■ Reading passage
--- START ---

The Women Who Loved And Fought Alongside Nelson Mandela

As the world continues to mourn the death of Nelson Mandela, many of us are getting the chance to learn more about him and all the great work he has done throughout his life. We’ve also had the chance to learn about the women who have been in his life: His wives, the women who fought with him in the ANC and against apartheid, and the women in his life who were influenced by his activism and story to tell their own .








Mase was the first wife of Nelson Mandela. The two were married in 1944 after meeting through friends (and Mandela’s fellow activists), Walter and Albertina Sisulu. Though things became strained during their marriage as Mandela became more interested in African Nationalist ideologies (and accusations of infidelity arised), Mase had four children with him (all but one have passed on) before pushing away politics for Jehovah’s Witness work. They divorced in 1958.




The same year that Nelson Mandela and Evelyn Mase ended their marriage, he went on to marry Winnie Madikizela, the first black medical social worker in South Africa. At the time, Mandela was already the leader of the African National Congress, and she also became heavily involved in activism, especially when Mandela was targeted by the government and inevitably imprisoned in 1964 for life. She was so heavily involved while trying to raise their two daughters by herself that she wound up being jailed quite a few times for her anti-apartheid work. She became a controversial figure for believing in violent retaliation against black South Africans who supported the apartheid regime, and for future legal trouble (including being involved in acts of violence, as her bodyguards, the Mandela United Football Club, were infamous for kidnapping individuals, torturing them and even killing a teenager). But despite all that, she was known as the “Mother of the Nation.” She continued with her political pursuits and after the release of Nelson Mandela from prison, he made her his deputy minister of arts when he was elected (before being ousted in 1995), was president of the ANC Women’s League, and a member of South Africa’s Parliament. Nelson and Winnie Mandela would divorce in 1996.

--- END ---

Saved data entries
--- START ---

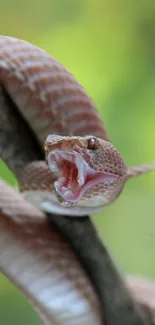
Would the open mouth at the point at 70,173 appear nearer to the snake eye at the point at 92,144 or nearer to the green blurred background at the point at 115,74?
the snake eye at the point at 92,144

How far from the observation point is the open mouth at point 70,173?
36 centimetres

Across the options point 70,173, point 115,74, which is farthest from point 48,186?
point 115,74

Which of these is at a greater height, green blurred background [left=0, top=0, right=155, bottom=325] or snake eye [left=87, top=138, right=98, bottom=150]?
snake eye [left=87, top=138, right=98, bottom=150]

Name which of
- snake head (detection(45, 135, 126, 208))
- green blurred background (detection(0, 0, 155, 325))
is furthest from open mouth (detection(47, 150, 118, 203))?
green blurred background (detection(0, 0, 155, 325))

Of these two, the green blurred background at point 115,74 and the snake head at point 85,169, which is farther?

--- END ---

■ Task requirements
From the article on the women in Nelson Mandela's life, quote the passage starting at "As the world" and ending at "their own .". These rows were taken from a different source than the article.

■ Final answer
As the world continues to mourn the death of Nelson Mandela, many of us are getting the chance to learn more about him and all the great work he has done throughout his life. We’ve also had the chance to learn about the women who have been in his life: His wives, the women who fought with him in the ANC and against apartheid, and the women in his life who were influenced by his activism and story to tell their own .